## PROBLEM TO SOLVE
If a record contains a picture, skip the picture and transcribe the rest exactly.

## THE RECORDS
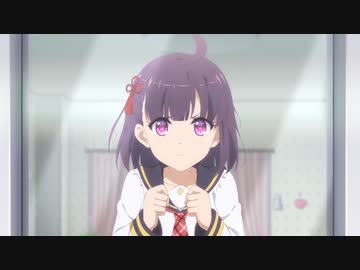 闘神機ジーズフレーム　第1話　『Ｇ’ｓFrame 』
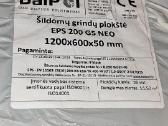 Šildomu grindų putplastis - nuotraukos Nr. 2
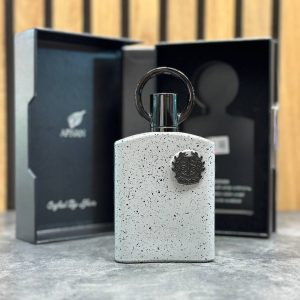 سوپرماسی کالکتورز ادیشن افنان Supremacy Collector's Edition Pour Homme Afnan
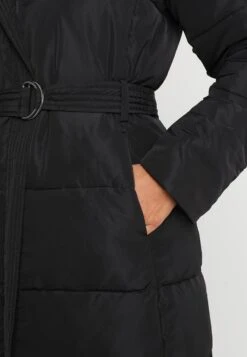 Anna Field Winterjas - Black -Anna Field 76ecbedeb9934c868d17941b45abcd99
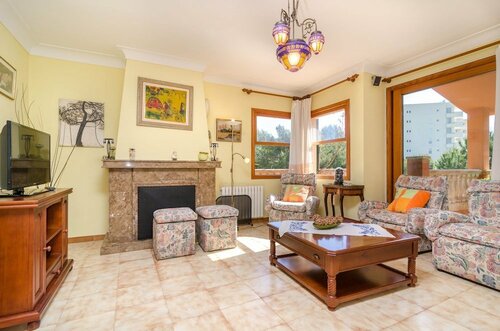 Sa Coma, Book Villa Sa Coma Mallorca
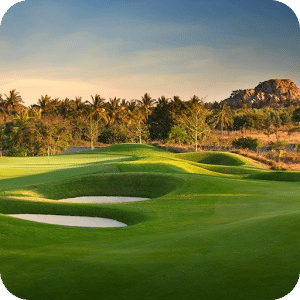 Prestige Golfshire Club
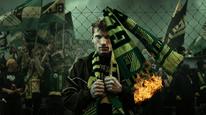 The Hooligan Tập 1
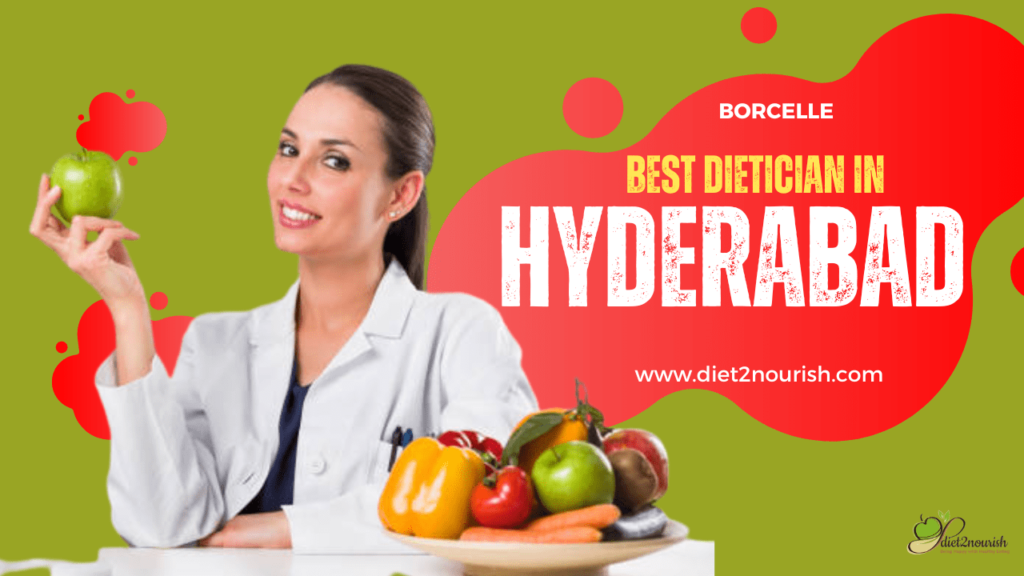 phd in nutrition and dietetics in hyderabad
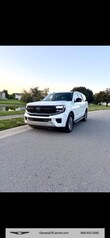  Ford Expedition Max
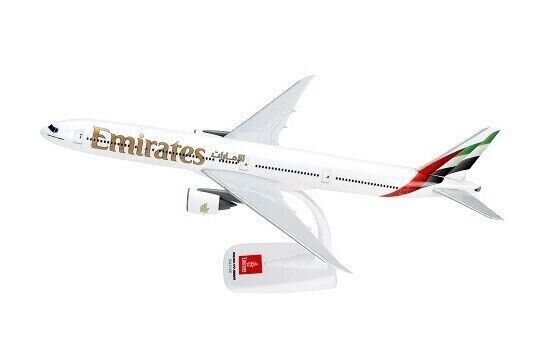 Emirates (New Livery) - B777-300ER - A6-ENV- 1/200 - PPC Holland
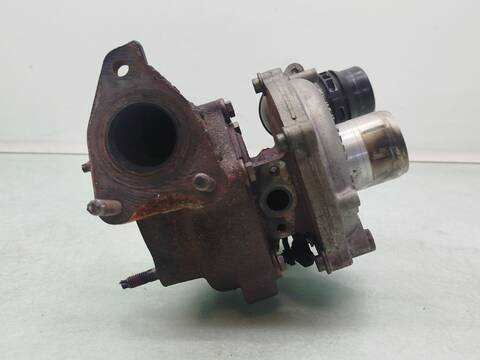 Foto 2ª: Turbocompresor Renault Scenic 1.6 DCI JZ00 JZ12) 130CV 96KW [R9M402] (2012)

## EXPECTED OUTPUT
 闘神機ジーズフレーム　第1話　『Ｇ’ｓFrame 』
 Šildomu grindų putplastis - nuotraukos Nr. 2
 سوپرماسی کالکتورز ادیشن افنان Supremacy Collector's Edition Pour Homme Afnan
 Anna Field Winterjas - Black -Anna Field 76ecbedeb9934c868d17941b45abcd99
 Sa Coma, Book Villa Sa Coma Mallorca
 Prestige Golfshire Club
 The Hooligan Tập 1
 phd in nutrition and dietetics in hyderabad
  Ford Expedition Max
 Emirates (New Livery) - B777-300ER - A6-ENV- 1/200 - PPC Holland
 Foto 2ª: Turbocompresor Renault Scenic 1.6 DCI JZ00 JZ12) 130CV 96KW [R9M402] (2012)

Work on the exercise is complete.